Und da fühlte er sich wieder ganz ihr zugehörig.
Freilich – gar so einfach war das Weggehen nicht. Selbst wenn anderswo eine Arbeitsstätte sich für ihn fand, das Haus zu verlassen, schien ein Wagnis.
Nie mehr – seit dem Jahre ihrer Kur – war er von Brigitte getrennt gewesen. Und wenn ihre Nervenanfälle sich auch nicht mehr oft wiederholten, so waren sie immerhin doch wiedergekommen. Der überzarten Atta die Bewachung aufzubürden, konnte dem Kinde, das von früh auf schon verängstigt war, leicht zum Verhängnis werden, und von den Dienstleuten war niemand so geschult, wie Mi einst gewesen.
Immerhin – es mußte gewagt werden. Er ging zum Hausarzte, um mit ihm jede Möglichkeit zu besprechen, er unterwies die Mägde, ja, er versuchte sogar, Atta die Furcht vor etwaigen Schrecknissen von der Seele zu nehmen.
Und dann fuhr er los.
Nach Paris, wie Brigitte ihm wohlweislich geraten hatte.
Seit undenklichen Zeiten war er nicht dort gewesen. Mit Brigitte einmal, um ihr die Wunder der ersten Kunststadt der Welt zu Gemüte zu führen, und dann nie mehr.
Die Angst, daß das Grausen vor seinem verpfuschten Leben dort noch wilder als anderswo über ihn herfallen würde, hatte ihn immer zurückgehalten.
Und nun breitete die ewig junge Zauberin die geliebten Arme noch einmal nach ihm aus.
Der alte Holzkohlendunst, da war er noch immer – trotz der vielen Zentralheizungen, die, wie bekannt, inzwischen angelegt worden waren – und in der Rue Lafayette derselbe Althändlerbetrieb mit Louis-Seize-Sesseln und Barye-Bronzen und falschen Fragonards – oder wie sie sonst hießen, die schäkernden Meister des Rokoko! Und die Austernauslagen in den triefenden Körben, und die Cafés mit dem opalisierenden Glanz der Absinthe!

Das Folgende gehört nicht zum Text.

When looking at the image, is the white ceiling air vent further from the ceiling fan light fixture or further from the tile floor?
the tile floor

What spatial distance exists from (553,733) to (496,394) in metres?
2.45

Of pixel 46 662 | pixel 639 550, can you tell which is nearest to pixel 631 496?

O Paris, Paris, du Zuflucht aller von Moral und Gotik Zerquälten, wo lagst du so lange versteckt?
Mit der Zigeunerei war es inzwischen freilich zu Ende gegangen, und Spelunken liebten wir gar nicht mehr. Darum nahmen wir höchst nobel im Ritz Quartier, allwo man des Abends im Frack an der Tafel erschien und sich des Morgens die Oeufs à la coque von würdigen Grandseigneurs mit sakralen Beschwörungen im Glase zerschlagen ließ.
Und dann auf die Suche gegangen!
Wer war von den Freunden noch da? Wahrhaftig! Der Däne war immer noch da! In der Rue Gay-Lussac hoch oben unter dem Dach klebte die verblichene Karte wie einst:
Henrik Christensen
mit dem Vermerk » Copenhague« unten rechts in der Ecke.
Der alte Herr in dem schäbigen Samtjackett und mit verzwirbeltem Rubensbart, der ihn hinter dem rasch aufgesetzten Zwicker hervor argwöhnisch musterte, wahrhaftig, das war er!
Da erst dämmerte eine Ahnung in ihm.
Und auf italienisch, als säßen sie noch immer in Rom:
» Ma che c'è? Stefano, tu? Ragazzaccio! Mascalzone!«
Und so noch einiges andere, wie es damals, als sie noch grün und lümmelhaft waren, zwischen ihnen im Schwange gewesen.
Sodann ging er ins Französische über, denn Deutsch hatte er inzwischen verlernt und, wie er später bekannte, seine Muttersprache fast auch.
Ein großes Tier sei der alte Freund inzwischen geworden – und nicht bloß » là-bas« – auch hier machten die Blätter gelegentlich viel von ihm her. »Aber neidisch bin ich durchaus nicht. Tout au contraire! Ich habe sogar das große Bild genau so gepflegt, als wäre es mein eigenes.«
»Welches große Bild?«
Ob er sich der »Sintflut« gar nicht erinnere? Dort an der Wand lehne es, und einen tüchtigen Platz nehme es in Anspruch. Eigentlich müßte er Miete dafür verlangen.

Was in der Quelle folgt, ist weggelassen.